The prompt for this division of the hackathon was to build an artificial intelligence model for predicting the sentiment of a dataset of tweets. With a stronger statistics background, we decided to extend that knowledge in our approach.
What it does
Our program determines whether a piece of text has positive (1) or negative (0) sentiment.
How we built it
We used Google Colaboratory to collaborate on a jupyter notebook running remotely.
Our algorithm starts off by fetching the data remotely from a GitHub page, as Colab recycles the files periodically. Downloading it to the local environment and reading it using Pandas, next we tokenize and cleanse the data.
We remove hyperlinks, and call a function
cleanse(), which will determine whether or not to take into consideration the current word based on stop words, whether it is another user mention (starts with @), remove punctuation and symbols, and if none of the above, will lemmatize it, and return either the lemmatized word, or the original (with punctuation and symbols removed).
After our preprocessing, we train our Naive Bayes algorithm (with a Gaussian distribution). Our algorithm implements Bayes Theorem in probability and statistics, using the probability that a word is of one sentiment to determine the sentiment of a given sentence.

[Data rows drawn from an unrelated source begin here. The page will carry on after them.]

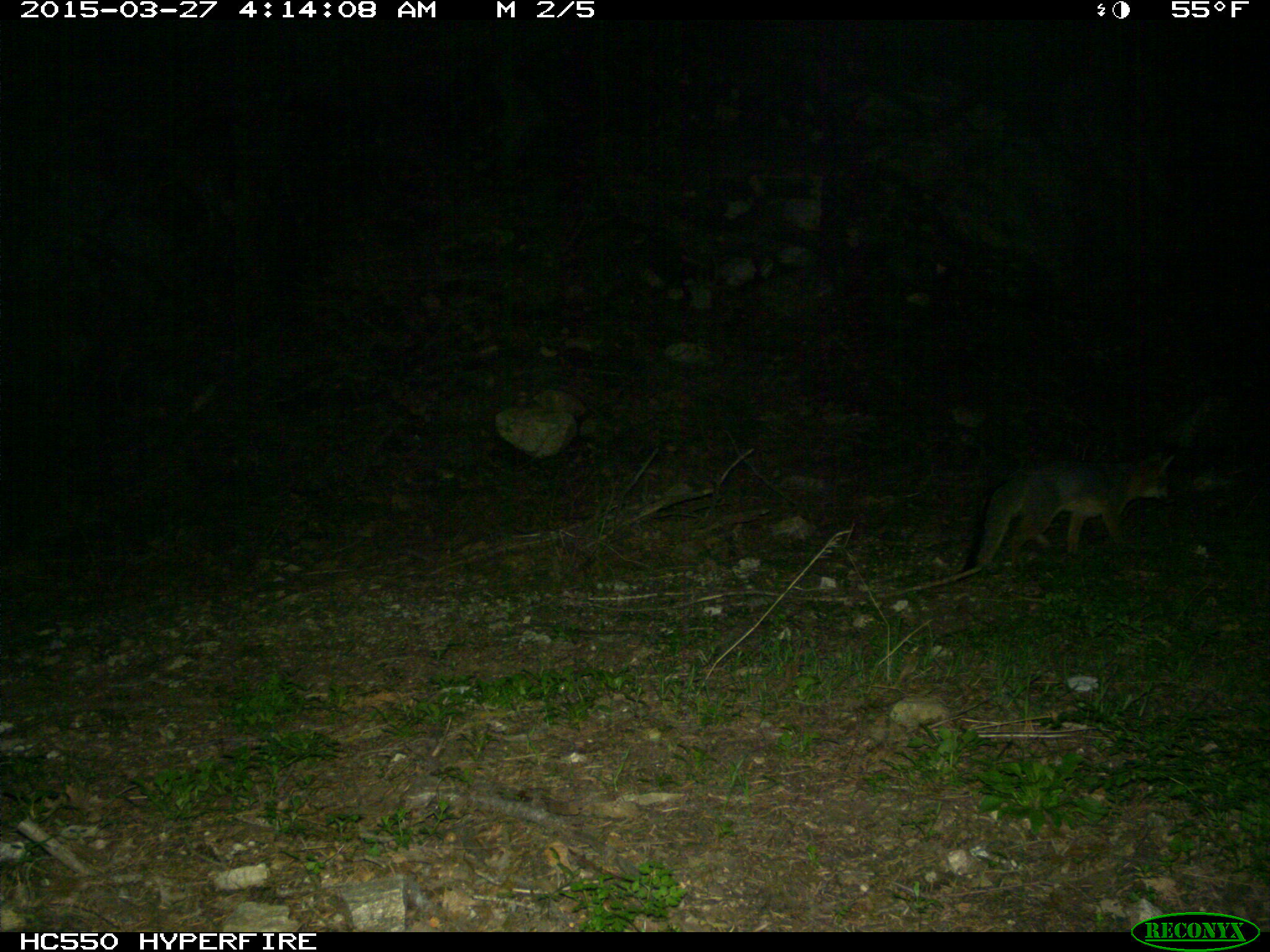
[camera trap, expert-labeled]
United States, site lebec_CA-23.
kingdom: Animalia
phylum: Chordata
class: Mammalia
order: Carnivora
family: Canidae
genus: Urocyon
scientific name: Urocyon cinereoargenteus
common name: gray fox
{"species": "Urocyon cinereoargenteus (gray fox)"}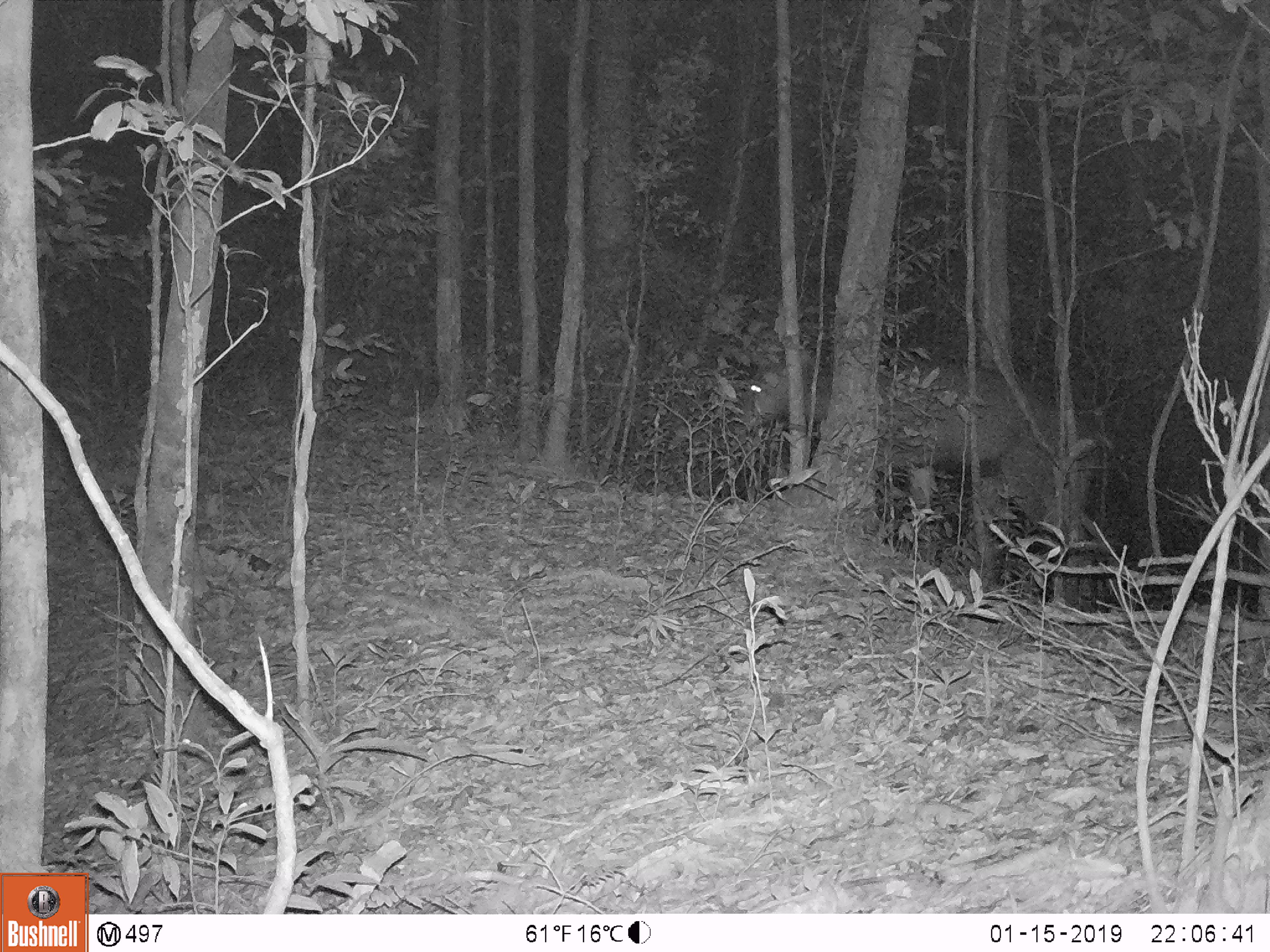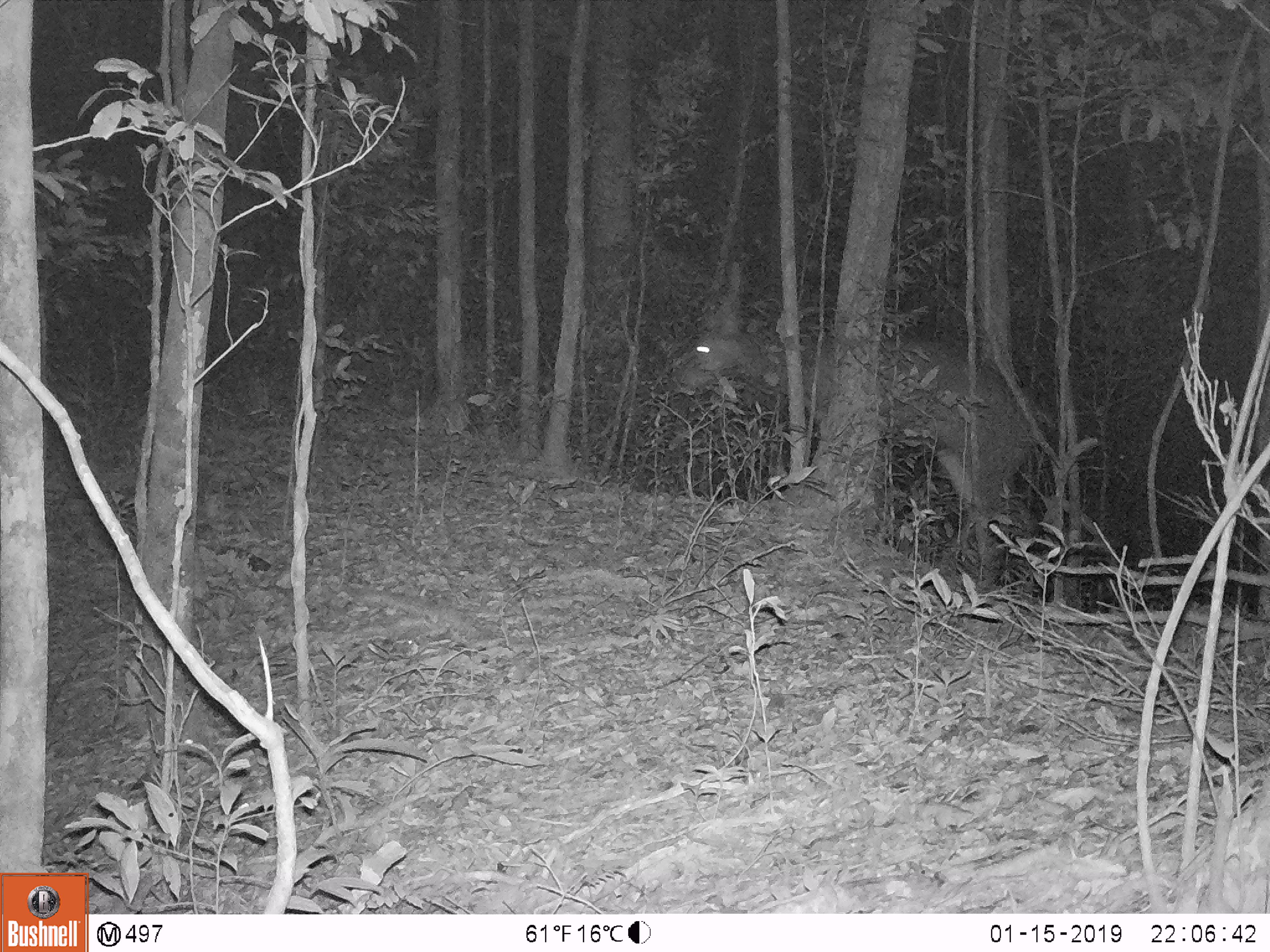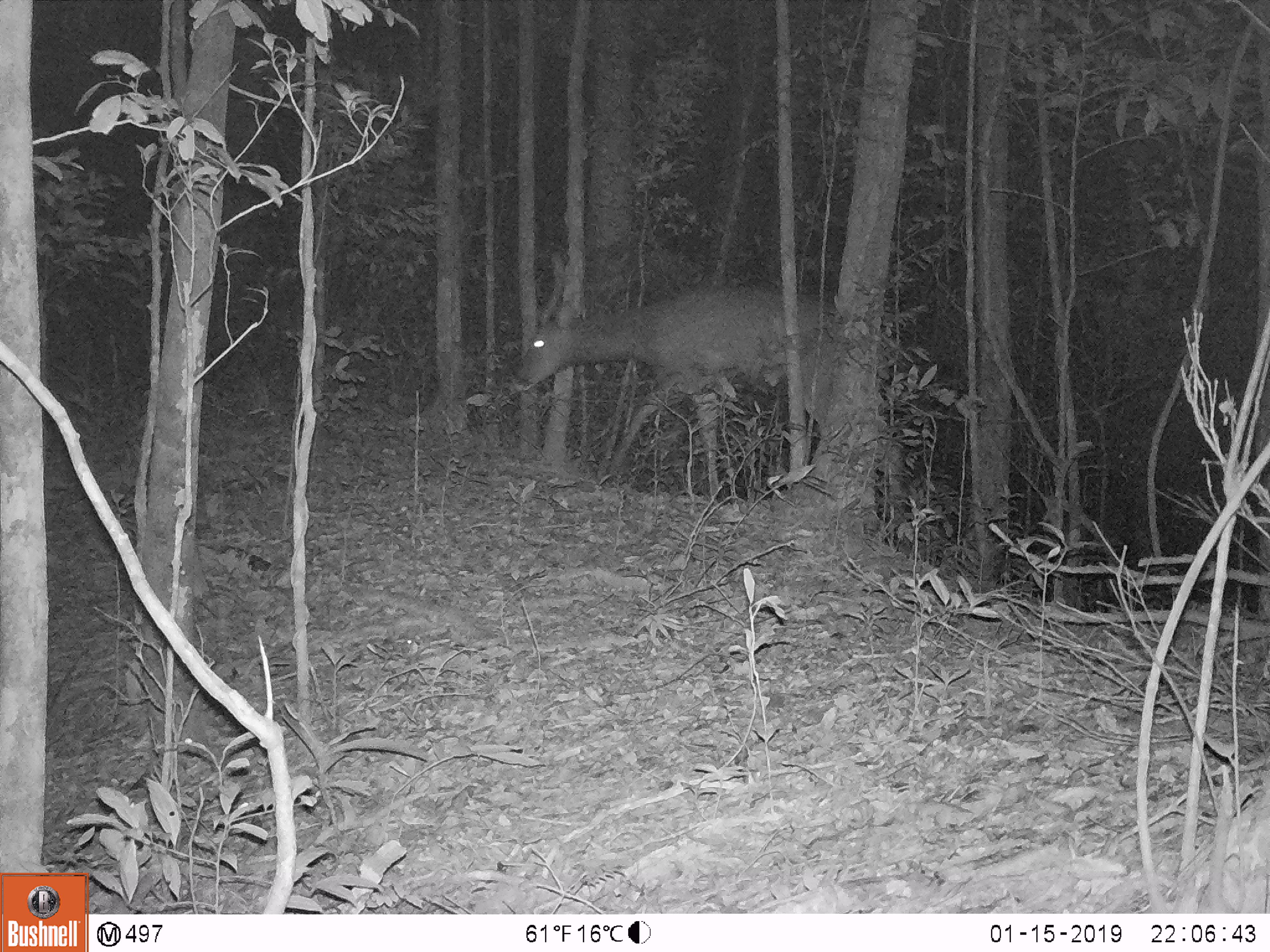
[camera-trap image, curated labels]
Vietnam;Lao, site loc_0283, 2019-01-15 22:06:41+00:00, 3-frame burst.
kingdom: Animalia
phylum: Chordata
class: Mammalia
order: Artiodactyla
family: Cervidae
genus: Rusa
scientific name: Rusa unicolor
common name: sambar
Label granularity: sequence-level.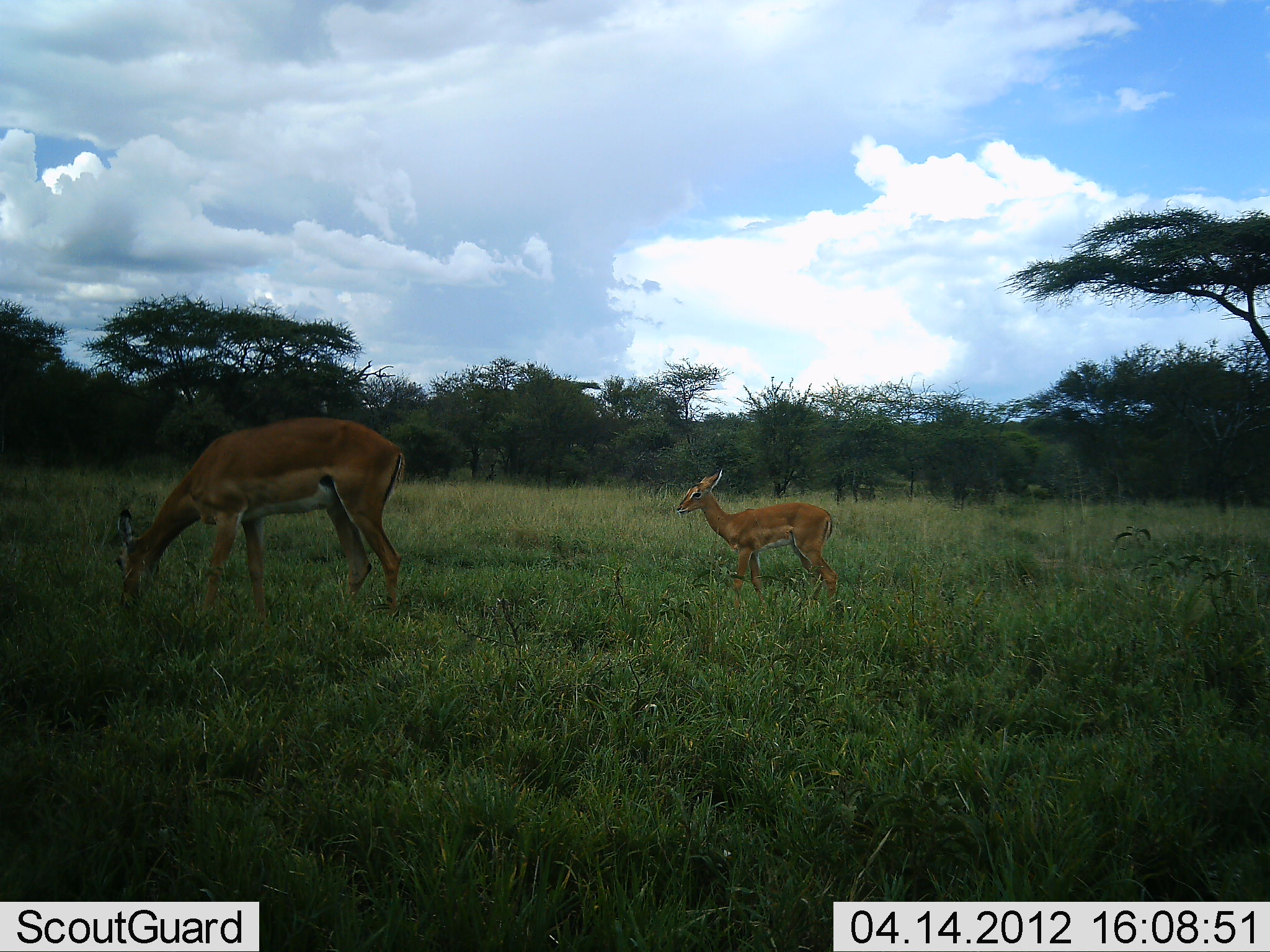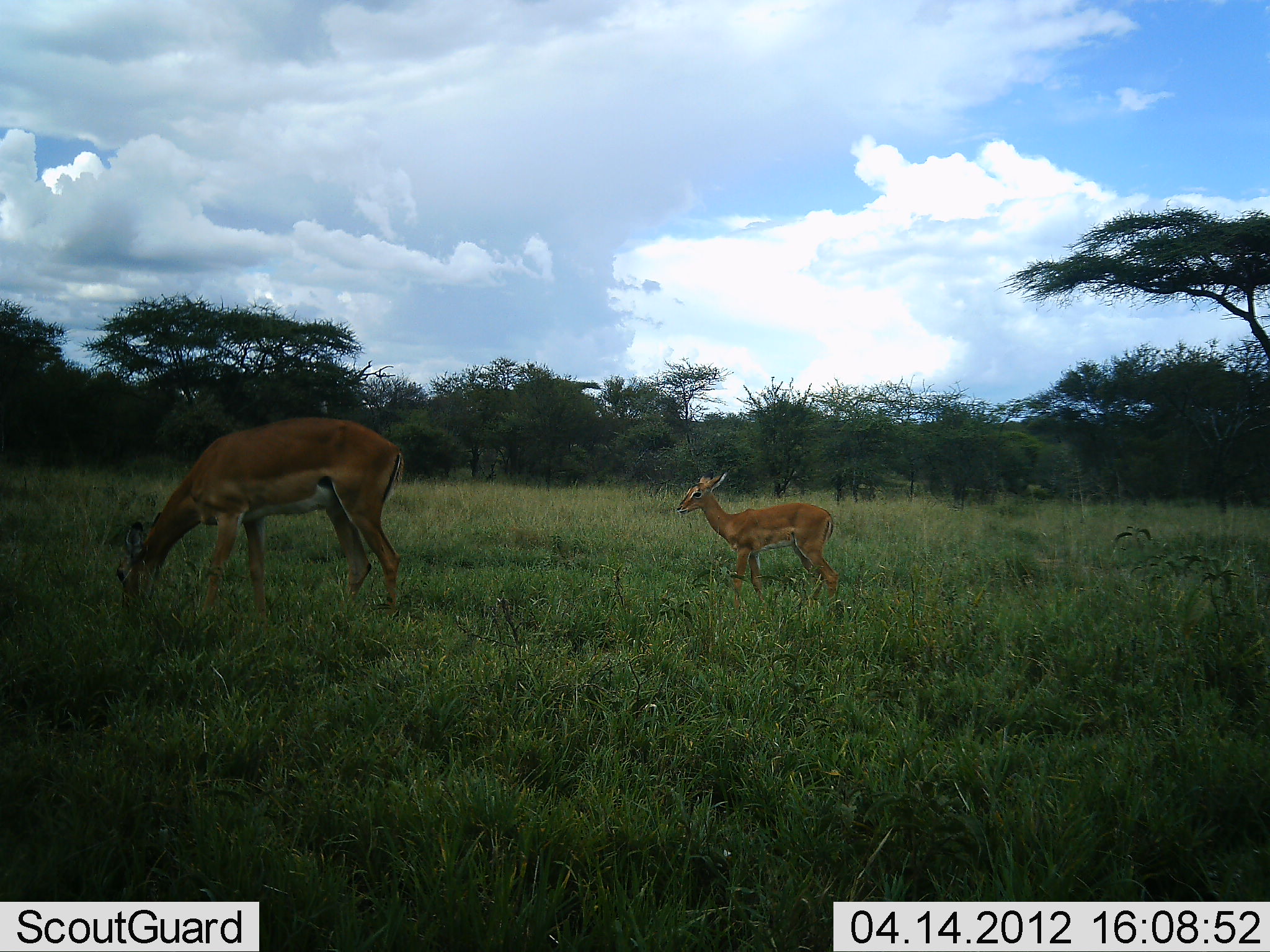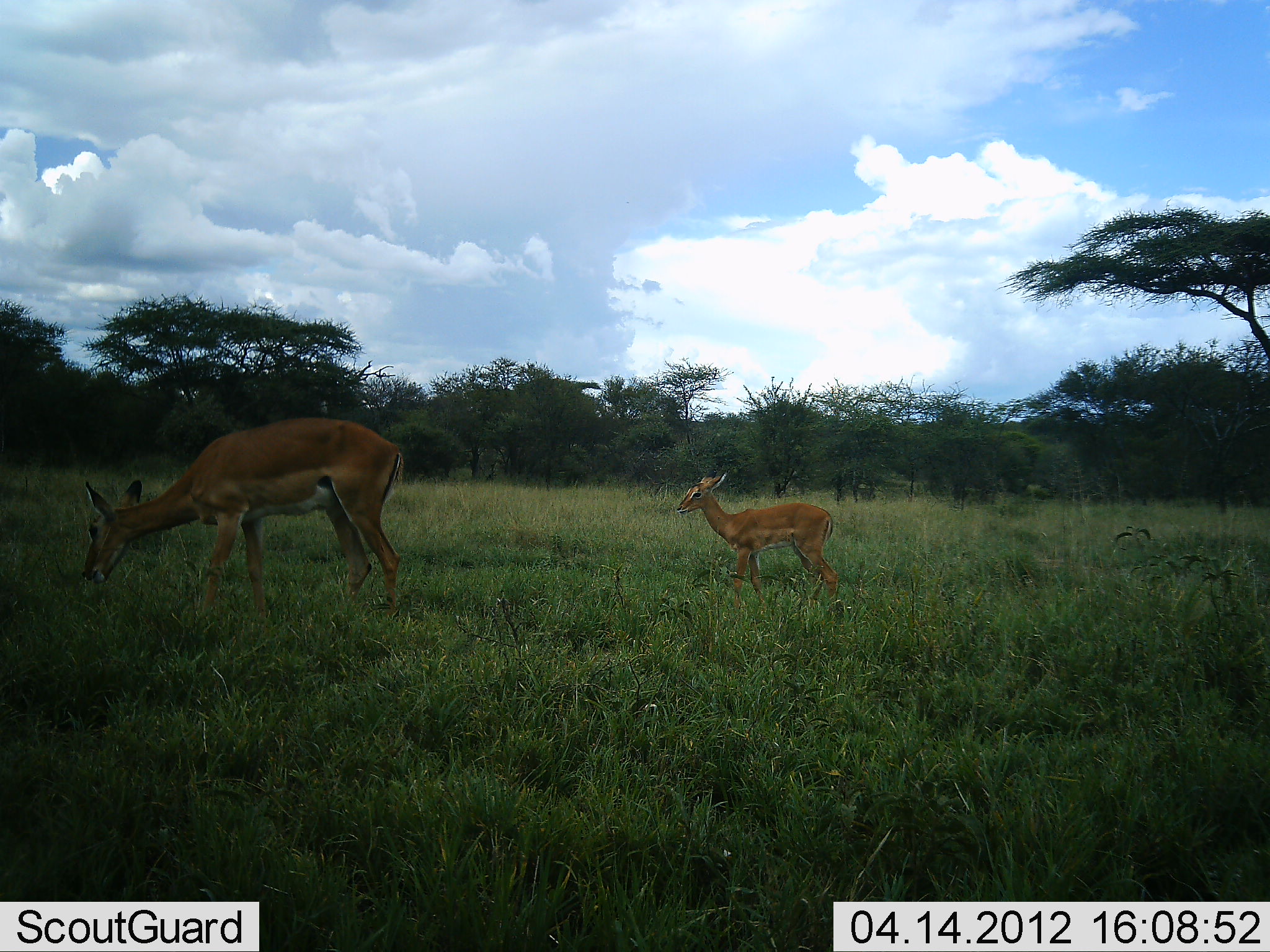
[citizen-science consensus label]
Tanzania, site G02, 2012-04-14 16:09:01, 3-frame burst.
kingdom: Animalia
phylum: Chordata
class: Mammalia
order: Artiodactyla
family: Bovidae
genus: Aepyceros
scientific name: Aepyceros melampus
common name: impala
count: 2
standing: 89%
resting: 0%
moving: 0%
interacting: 0%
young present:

In our testing, the training data's processing (in the section labelled
# == Preprocessing) takes around 23-25 minutes to build.
Challenges we ran into
We could not think of an algorithm that had the right balance of efficiency and accuracy, and experimented with quite a few algorithms. After finding an algorithm of choice, we had a lot of trouble optimizing both the speed, memory, and accuracy. We also ran into difficulties working simultaneously on Google Colab as we could not work on it simultaneously without overriding (and erasing) one another's work.
Accomplishments that we're proud of
We are proud of learning how to use Google Colaboratory in the matter of two days. We are also proud of learning so much about machine learning and how sentiment analysis works. Finally, we are proud of a completed machine learning project for our first hackathon about machine learning.
What we learned
We learned how to work with Google Colaboratory and some machine learning algorithms and ideas such as Naive Bayes, neural networks, and vectorization.
Having been the first time we've used machine learning, we spent most of our first day watching tutorials and grasping new AI concepts, and started to focus in on NLP techniques. Lemmatization, morphological segmentation, part-of-speech tagging, and tokenization were some of the cleaning methods we learned and implemented.
What's next for Sentiment Analysis
- Improving the accuracy of the analysis. While about 80% accuracy is nice, we seek to refine the algorithm even more to increase its accuracy.
- Improving the efficiency of the algorithm.